The biggest country economies need never worry about lacking the resources necessary to continue growing. In the “closed economy” that is the world economy, production always and everywhere finds production.

This is worth remembering as media accounts, including one in the New York Times from this week, criticize Nvidia for “final delivery of advanced tech” to China. The Times portrayed the movement of advanced technology between San Jose, CA-based Nvidia to China in cloak-and-dagger fashion, but the reality is that it’s basic economics. The U.S. has the world’s largest economy, China the world’s second largest, so it’s no surprise that market goods are going to reach each country from the other without regard to the wishes of an always backwards looking political class.

History is clear here. Think back to the 19th century. It was then that England was routinely at war with one or many European nations, nations that “embargoed” England as payback for the warring. Of course, “embargoed” is placed in quotes simply because efforts expended to keep market goods out of England failed. Production trumps political decrees, which means war in no way kept British shelves bereft of products produced in Europe. That England had the world’s largest economy – by far – ensured the inflow.

The Times article on Nvidia referenced technology inflows into China that were “sought by nearly every branch of the Chinese military,” and the perhaps natural reaction from media and political types is of the gasping variety.
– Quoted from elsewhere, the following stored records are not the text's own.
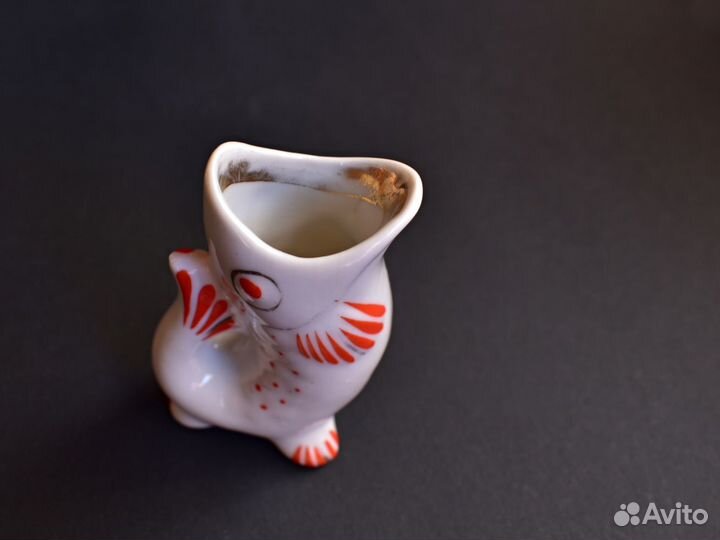 Графин с рюмками 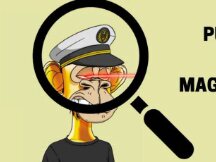 透过放大镜分析NFT数据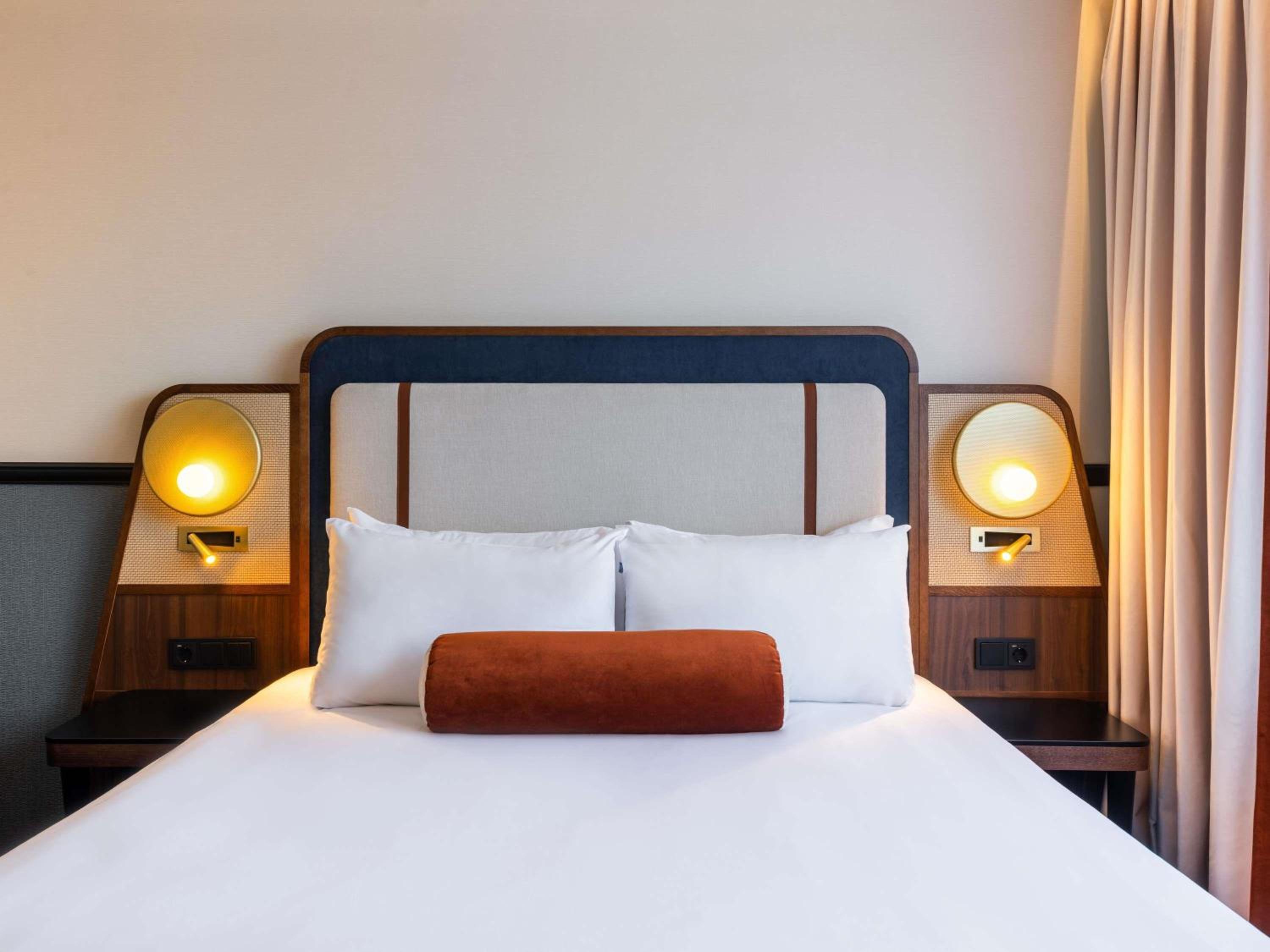 Standard Double Room with Sofa Bed photo 2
More realistically, Nvidia is the world’s most valuable corporation not because its advanced technology isn’t coveted, but precisely because it is.

Which means the proper economic and business lesson to take from Chinese military interest in Nvidia technology isn’t that an American company is supplying Chinese military interests, but that demand for Nvidia’s technology is global. Implied in its frequently #1 in the world valuation is that short of Nvidia literally hoarding its technology, the technology will find its way around the world not because Nvidia is acting in nefarious ways, but exactly because demand for Nvidia’s genius is yet again global.

Taking global interest in Nvidia’s products further, the latter doesn’t just happen without a market reaction. As you read this there are American (Cerebras, AMD, Intel?) and Chinese companies (Huawei, Cambricon, Moore Threads, and many more) eager to compete for Nvidia’s market share. Translated, vain political attempts to place a wall around U.S. genius wouldn’t be necessary even if they worked.

Success begets success, which means there will eventually be a lot of American and Chinese companies competing for Nvidia’s China market share. This is worth remembering as U.S. Senator Jim Banks (R-IN) tells the Times that “Giving” China “access to America’s best A.I. chips will only quicken their efforts.” Banks is looking backwards, as are his media enablers.

Think Claude Mythos, and all the excitement/worry about it. This AI was created without top-of-the-line, “frontier” chips, and it explains why Banks’s fears are overdone. By the time politicians and media members discover a world-leading technology that must be kept from enemies real and imagined, technological advance itself has moved on.

Nvidia’s Jensen Huang knows this better than anybody. Paraphrasing him, 30 days in technology is an eternity. Get it? Politicians and media members do not. Readers, however, should know that what worries both cohorts is old news by the times either or both discover it.